Recorded data
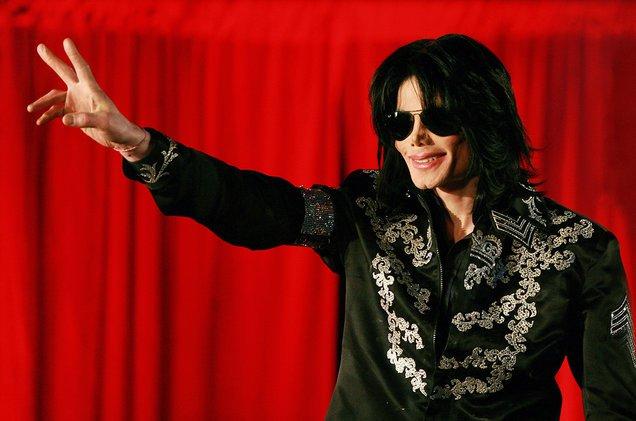 Появились доказательства того, что Майкл Джексон был педофилом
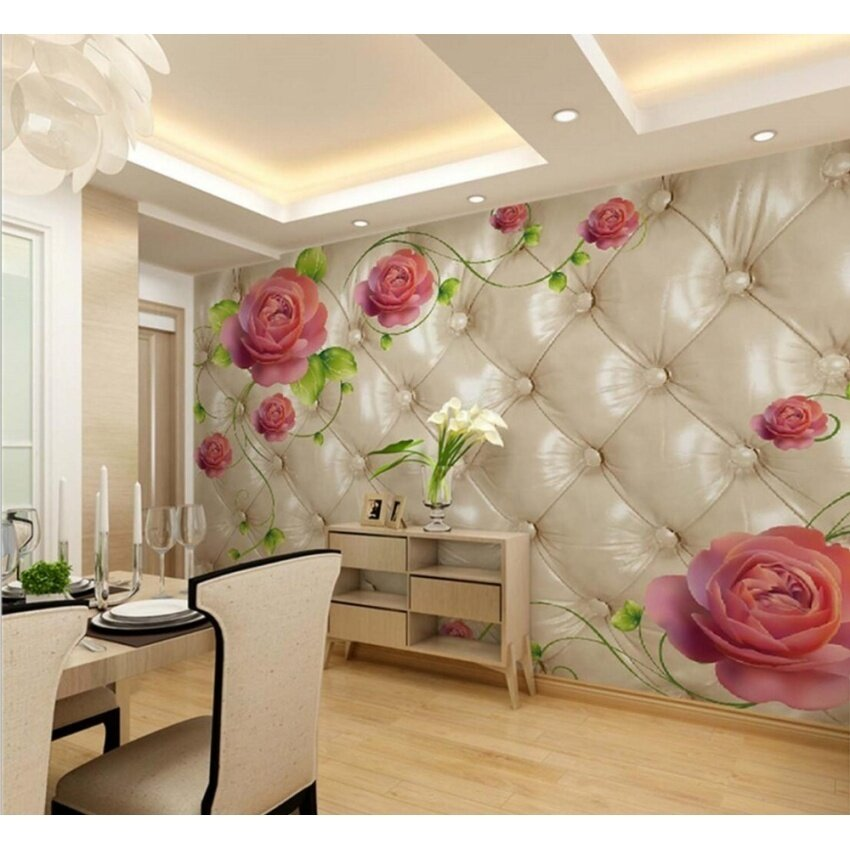 FRD Modern Flower Mural Photo Wallpapers Living Room Tv Sofa Backgroundfloral Wall Paper 3D Murals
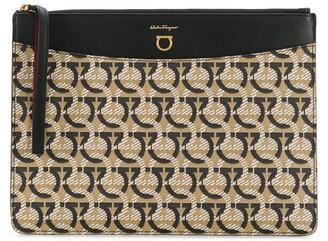 Salvatore Ferragamo Zipped Logo-Print Clutch Bag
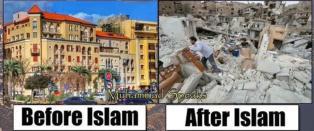 Bildet viser hvordan islam er skyld i d�d og �deleggelse. Det er bare ett problem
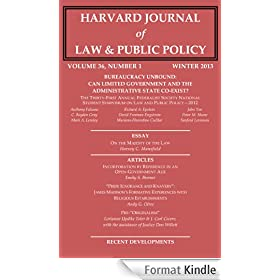 Harvard Journal of Law & Public Policy, Volume 36, Issue 1 (Pages 1 - 402) (English Edition)
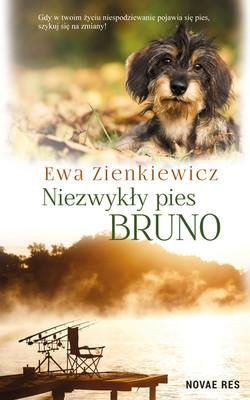 Ewa Zienkiewicz - Niezwykły pies Bruno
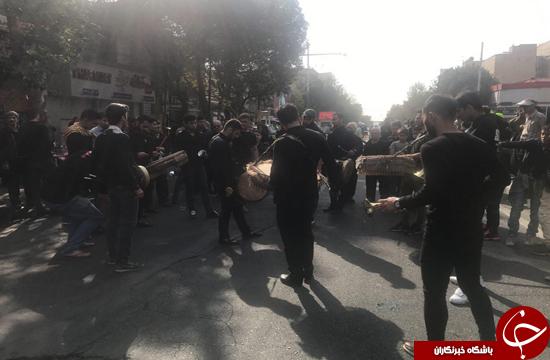 پیاده روی جاماندگان اربعین حسینی(ع) در تهران برگزار شد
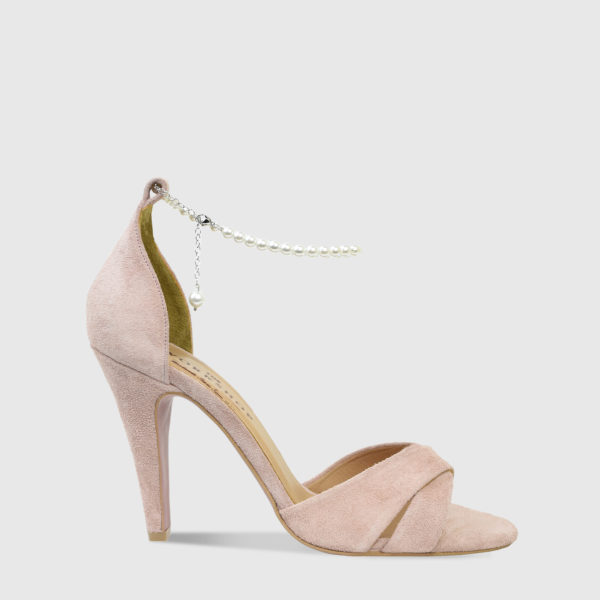 Kir Royale Nude Suede Leather High Heel Sandals - Handmade Shoes by The Workshop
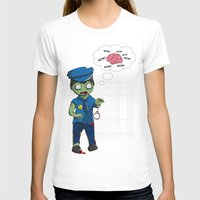 police T-shirts featuring Zombie Police by Jelo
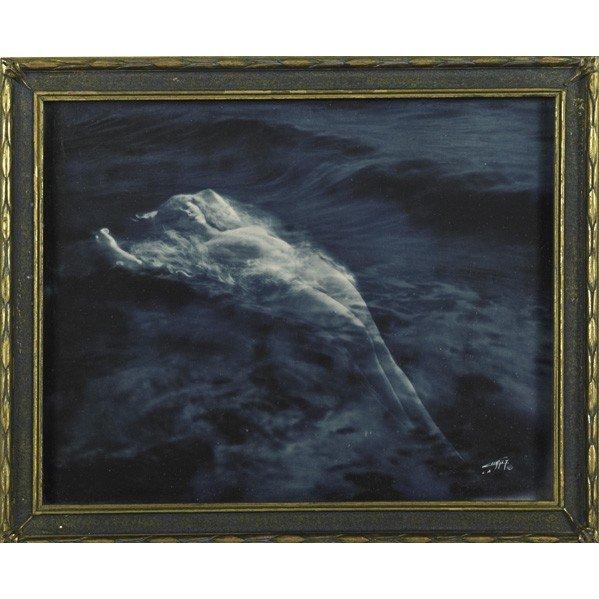 278: EDWARD CURTIS; Photograph, ''Floating Aphrodite''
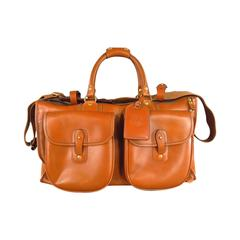 GHURKA -Express No. 2- Tan Leather Flap Pockets Weekender Travel Bag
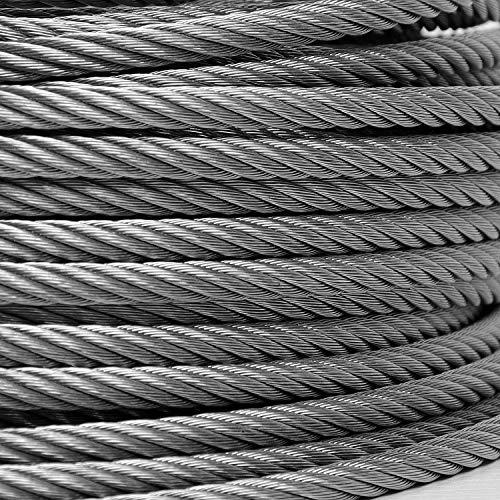 wire 220 - 3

▸ Work order: Leave out the pictures and print each record exactly as it stands.

▸ Task response:
 Появились доказательства того, что Майкл Джексон был педофилом
 FRD Modern Flower Mural Photo Wallpapers Living Room Tv Sofa Backgroundfloral Wall Paper 3D Murals
 Salvatore Ferragamo Zipped Logo-Print Clutch Bag
 Bildet viser hvordan islam er skyld i d�d og �deleggelse. Det er bare ett problem
 Harvard Journal of Law & Public Policy, Volume 36, Issue 1 (Pages 1 - 402) (English Edition)
 Ewa Zienkiewicz - Niezwykły pies Bruno
 پیاده روی جاماندگان اربعین حسینی(ع) در تهران برگزار شد
 Kir Royale Nude Suede Leather High Heel Sandals - Handmade Shoes by The Workshop
 police T-shirts featuring Zombie Police by Jelo
 278: EDWARD CURTIS; Photograph, ''Floating Aphrodite''
 GHURKA -Express No. 2- Tan Leather Flap Pockets Weekender Travel Bag
 wire 220 - 3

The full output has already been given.